İş Kalemi: Mahkeme kararında "Emsal Mahkeme Kararı" sözcüklerinin geçtiği yerden başlayıp "kesinleşmiş bir karardır." sözcüklerinden sonra biten bölümü birebir kopyalayın.

Kaynak Metin:
Emsal Mahkeme Kararı İstanbul 9. Asliye Ticaret Mahkemesi 2017/154 E. 2019/1399 K. 12.11.2019 T.

Görüntülediğiniz mahkeme kararı kesinleşmiş bir karardır.

T.C.
İSTANBUL
9. ASLİYE TİCARET MAHKEMESİ

ESAS NO: 2017/154 Esas
KARAR NO: 2019/1399

DAVA : İtirazın İptali
DAVA TARİHİ: 16/02/2017
KARAR TARİHİ: 12/11/2019

Mahkememizde görülmekte olan İtirazın İptali davasının yapılan açık yargılaması sonunda;
GEREĞİ DÜŞÜNÜLDÜ:
Davacı vekilinin dava dilekçesinde özetle; müvekkili ile davalı… Şti. arasında 22.01.2015 tarihli Genel Kredi ve Teminat Sözleşmesi ile 09.02.2015 tarihli… Business kredi kartı sözleşmesi imzalandığını, diğer davalılar … ve …’nın bu sözleşmelere müteselsil kefil olduklarını, davalıların müvekkili bankadan aldıkları krediyi kullandıklarını, ancak geri ödemeleri yapmadıklarını, bunun üzerine davalılara … Noterliği’nin 30.09.2016 tarihli, …yevmiye numaralı ihtarnamesinin gönderildiğini, gönderilen bu ihtarname ile davalı tarafa hesaplarının kat edildiği ve 145.107,11-TL borcun 24 saat içinde müvekkili bankanın veznelerine ödenmesi ile davalılar nezdinde bulunan 4 adet çek yaprağının bankalarına ödenmesi garanti edilen meblağ olan 5.160,00-TL’nin depo edilmesinin ihtar edildiğini, ihtarnamenin davalılara tebellüğ edilmiş olmasına rağmen müvekkili bankaya herhangi bir ödeme yapılmadığını, bunun üzerine davalılar aleyhine İstanbul … Asliye Ticaret Mahkemesi’nin … D. İş sayılı dosyası ile ihtiyati haciz talebinde bulunulduğunu, talebin kabulü üzerine alınmış olan İstanbul … Asliye Ticaret Mahkemesi’nin… D. İş, … Karar numaralı 07.12.2016 tarihli kararı, İstanbul …İcra Müdürlüğü’nün … Esas sayılı dosyası ile uygulandığını ve aynı dosya üzerinden icra takibine başlanıldığını, ancak davalı tarafından takibe, haksız ve hukuka aykırı olarak itiraz edildiğini, davalının haksız ve hukuki dayanaktan haksız olan bu itirazlarını kabul etmediklerini belirterek haksız, kötü niyetli, hukuka aykırı ve müvekkilinin alacağının tahsilini geciktirmeye yönelik olan itirazın iptali ile takibin devamına, alacağın %20’den aşağı olmamak kadı ile icra inkar tazminatına, tüm yargılama gider ve masrafları ile vekalet ücretinin davalılara yükletilmesine karar verilmesini talep ile dava ettiği görüldü.

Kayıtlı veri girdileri
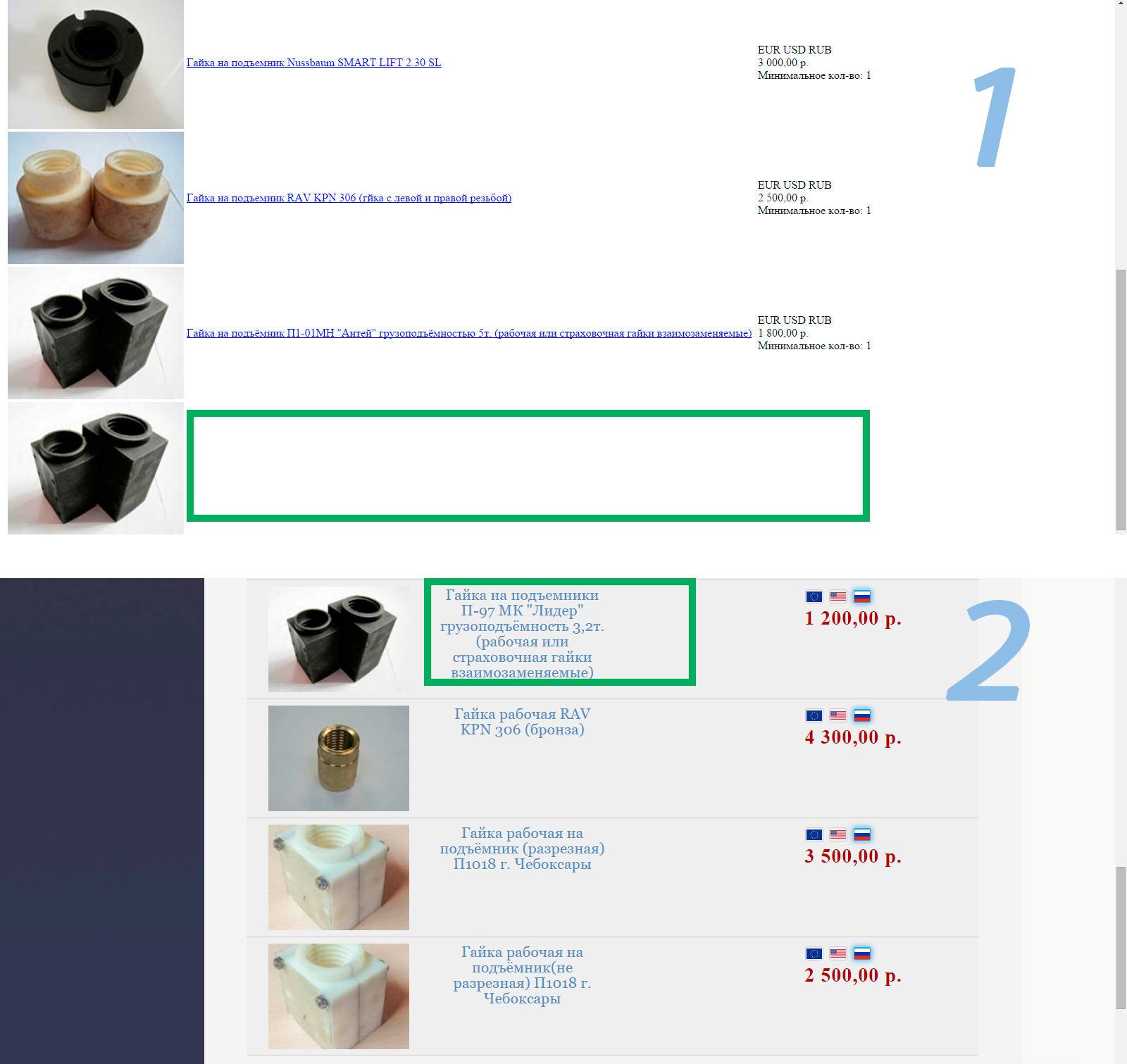 Гайка на подъемник Nussbaum SMART LIFT 2.30 SL

EUR USD RUB
3 000,00 р.
Минимальное кол-во: 1

1

Гайка на подъемник RAV KPN 306 (гйка с левой и правой резьбой)

EUR USD RUB
2 500,00 р.
Минимальное кол-во: 1

Гайка на подъёмник П1-01МН "Антей" грузоподъёмностью 5т. (рабочая или страховочная гайки взаимозаменяемые)

EUR USD RUB
1 800,00 р.
Минимальное кол-во: 1

Гайка на подъемники П-97 МК "Лидер" грузоподъёмность 3,2т. (рабочая или страховочная гайки взаимозаменяемые)

1 200,00 р.

2

Гайка рабочая RAV KPN 306 (бронза)

4 300,00 р.

Гайка рабочая на подъёмник (разрезная) П1018 г. Чебоксары

3 500,00 р.

Гайка рабочая на подъёмник(не разрезная) П1018 г. Чебоксары

2 500,00 р.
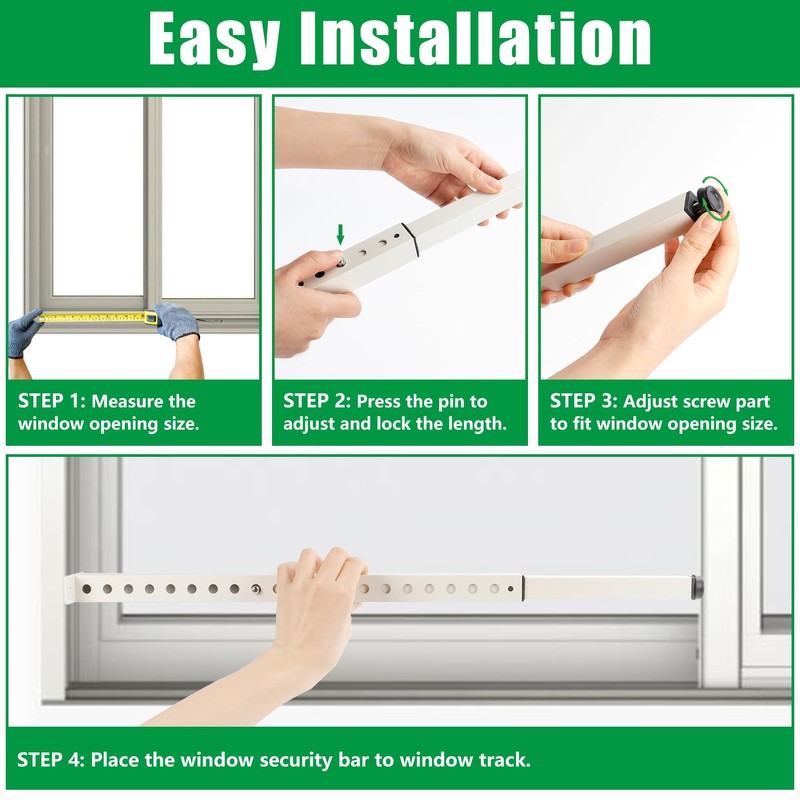 Easy Installation

STEP 1: Measure the window opening size.

STEP 2: Press the pin to adjust and lock the length.

STEP 3: Adjust screw part to fit window opening size.

STEP 4: Place the window security bar to window track.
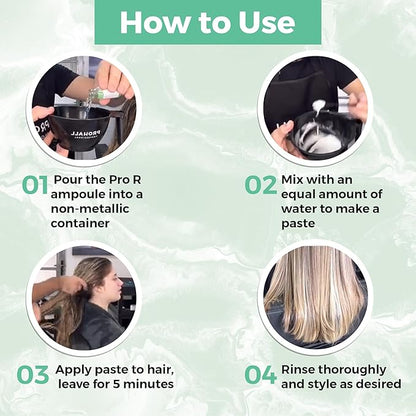 How to Use

PROHALL

01 Pour the Pro R ampoule into a non-metallic container

02 Mix with an equal amount of water to make a paste

03 Apply paste to hair, leave for 5 minutes

04 Rinse thoroughly and style as desired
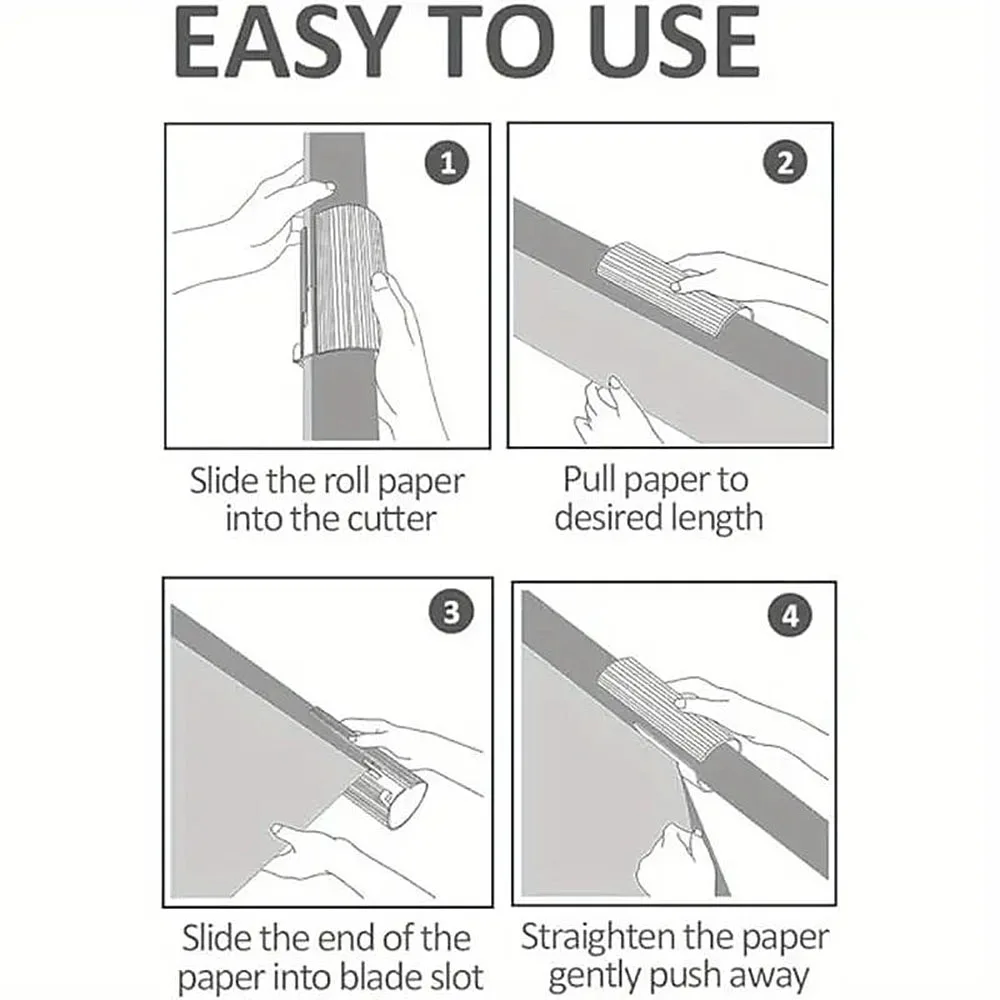 EASY TO USE

1

Slide the roll paper into the cutter

2

Pull paper to desired length

3

Slide the end of the paper into blade slot

4

Straighten the paper gently push away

Çözüm Adımları:
Emsal Mahkeme Kararı İstanbul 9. Asliye Ticaret Mahkemesi 2017/154 E. 2019/1399 K. 12.11.2019 T.

Görüntülediğiniz mahkeme kararı kesinleşmiş bir karardır.